Local Influence and Beachside Elegance at W Punta de Mita

Posted by on July 13, 2016 in Projects

We are in the midst of summer, not quite the dog days, but still that crucial point where fantasies of beach vacations are frequent if not all-consuming. So, of course, when I went to Starwood Hotels & Resorts’ Starlab in Manhattan last week to learn about the W Punta de Mita in Nayarit, Mexico, it was hard not to envision a trip to the spa or relaxing poolside, even enjoying fresh ceviche at the Chevicheria, a converted 1950s Chevrolet 3800 pale blue truck that has been transformed into a beachside bar.
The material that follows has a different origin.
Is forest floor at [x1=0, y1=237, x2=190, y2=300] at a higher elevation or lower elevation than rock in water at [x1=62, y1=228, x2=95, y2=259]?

The exterior of the W Punta de Mita, with interiors by Mister Important Design

Because the culture is so rich in the Mexico town, a 25 mile drive from Puerto Vallarta, the W design team, along with Oakland-based Mister Important Design, used those influences (Frida Kahlo, luche libre masks, the papel picado paper-cutting technique, and, especially the traditional patterns of the Huichol people, one of the few remaining native groups in Mexico) as well as the natural architecture and verdant landscape for the 150-villa resort.

There are the W mainstays—a DJ booth that sits behind the bar and commands the area; the 4,000 square foot Away Spa that opens out to a pool where the natural spring water flows; and a few dining options: the Spice Market Beach (that has yet to open) and Mesa1 restaurant, which sits on an island in the middle of the spring-fed lake, both exclusive and isolated.


The Camino Huichol walkway made from blue and green mosaic tiles that spans 460 feet and guides guests to the Wet Deck.

As one of the few select luxury resorts in the W portfolio, the property combines the flare the brand is known for—whimsy, humor, and bright colors—with what we expect from a beach resort (soft colors, tranquil setting, and views for days). Indeed, each moment is a curated social media share waiting to happen. The welcomes desks, for instance, have tiny skulls embedded in them, a nod to the Day of the Dead.


A tranquil spot in the lobby with a papel picado-inspired screen acting as a backdrop.

In the villas, fun elements like a mural of Frida Kahlo, are used to bring in humor, while other ones speak to the bohemian beach culture, with vibrant surfboards acting as headboards in some, and local tin used as a headboard in others.

But it’s the green and blue mosaic walkway, the Camino Huichol, in the entrance that truly speaks to the setting. Acting as a pathway for guests, it spans nearly 460 feet, guiding guests from the entrance outside to the Wet Deck and pool area and finally to walkway that overlooks the Pacific Ocean.